:: How to complete this task ::
Nothing in the listing should differ in your copy; retype it all exactly.

:: Information supplied ::
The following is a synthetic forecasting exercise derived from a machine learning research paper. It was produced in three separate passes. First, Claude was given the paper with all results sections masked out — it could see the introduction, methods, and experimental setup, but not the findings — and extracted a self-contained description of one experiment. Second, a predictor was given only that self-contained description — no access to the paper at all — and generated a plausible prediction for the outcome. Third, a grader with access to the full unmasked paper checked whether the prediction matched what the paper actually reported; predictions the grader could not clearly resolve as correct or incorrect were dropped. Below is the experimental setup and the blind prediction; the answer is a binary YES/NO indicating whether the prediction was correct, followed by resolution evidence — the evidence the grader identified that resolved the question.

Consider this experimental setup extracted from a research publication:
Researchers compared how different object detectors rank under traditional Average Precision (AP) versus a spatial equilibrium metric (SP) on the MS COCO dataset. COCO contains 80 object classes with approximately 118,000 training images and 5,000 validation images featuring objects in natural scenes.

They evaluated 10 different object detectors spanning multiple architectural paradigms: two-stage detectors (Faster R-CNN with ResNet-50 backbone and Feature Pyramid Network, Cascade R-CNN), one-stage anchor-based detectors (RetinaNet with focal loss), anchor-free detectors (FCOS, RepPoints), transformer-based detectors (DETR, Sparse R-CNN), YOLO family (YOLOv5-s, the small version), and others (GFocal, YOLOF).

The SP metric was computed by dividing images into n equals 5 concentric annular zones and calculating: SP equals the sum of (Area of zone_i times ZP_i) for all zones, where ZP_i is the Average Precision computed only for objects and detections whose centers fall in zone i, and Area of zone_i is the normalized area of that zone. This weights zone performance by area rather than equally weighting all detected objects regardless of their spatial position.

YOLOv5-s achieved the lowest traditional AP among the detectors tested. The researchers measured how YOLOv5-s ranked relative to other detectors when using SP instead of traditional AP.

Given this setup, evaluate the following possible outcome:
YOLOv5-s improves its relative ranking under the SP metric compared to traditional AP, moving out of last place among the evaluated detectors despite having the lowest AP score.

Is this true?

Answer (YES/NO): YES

:: Solved problem ::
The following is a synthetic forecasting exercise derived from a machine learning research paper. It was produced in three separate passes. First, Claude was given the paper with all results sections masked out — it could see the introduction, methods, and experimental setup, but not the findings — and extracted a self-contained description of one experiment. Second, a predictor was given only that self-contained description — no access to the paper at all — and generated a plausible prediction for the outcome. Third, a grader with access to the full unmasked paper checked whether the prediction matched what the paper actually reported; predictions the grader could not clearly resolve as correct or incorrect were dropped. Below is the experimental setup and the blind prediction; the answer is a binary YES/NO indicating whether the prediction was correct, followed by resolution evidence — the evidence the grader identified that resolved the question.

Consider this experimental setup extracted from a research publication:
Researchers compared how different object detectors rank under traditional Average Precision (AP) versus a spatial equilibrium metric (SP) on the MS COCO dataset. COCO contains 80 object classes with approximately 118,000 training images and 5,000 validation images featuring objects in natural scenes.

They evaluated 10 different object detectors spanning multiple architectural paradigms: two-stage detectors (Faster R-CNN with ResNet-50 backbone and Feature Pyramid Network, Cascade R-CNN), one-stage anchor-based detectors (RetinaNet with focal loss), anchor-free detectors (FCOS, RepPoints), transformer-based detectors (DETR, Sparse R-CNN), YOLO family (YOLOv5-s, the small version), and others (GFocal, YOLOF).

The SP metric was computed by dividing images into n equals 5 concentric annular zones and calculating: SP equals the sum of (Area of zone_i times ZP_i) for all zones, where ZP_i is the Average Precision computed only for objects and detections whose centers fall in zone i, and Area of zone_i is the normalized area of that zone. This weights zone performance by area rather than equally weighting all detected objects regardless of their spatial position.

YOLOv5-s achieved the lowest traditional AP among the detectors tested. The researchers measured how YOLOv5-s ranked relative to other detectors when using SP instead of traditional AP.

Given this setup, evaluate the following possible outcome:
YOLOv5-s improves its relative ranking under the SP metric compared to traditional AP, moving out of last place among the evaluated detectors despite having the lowest AP score.

Is this true?

Answer (YES/NO): YES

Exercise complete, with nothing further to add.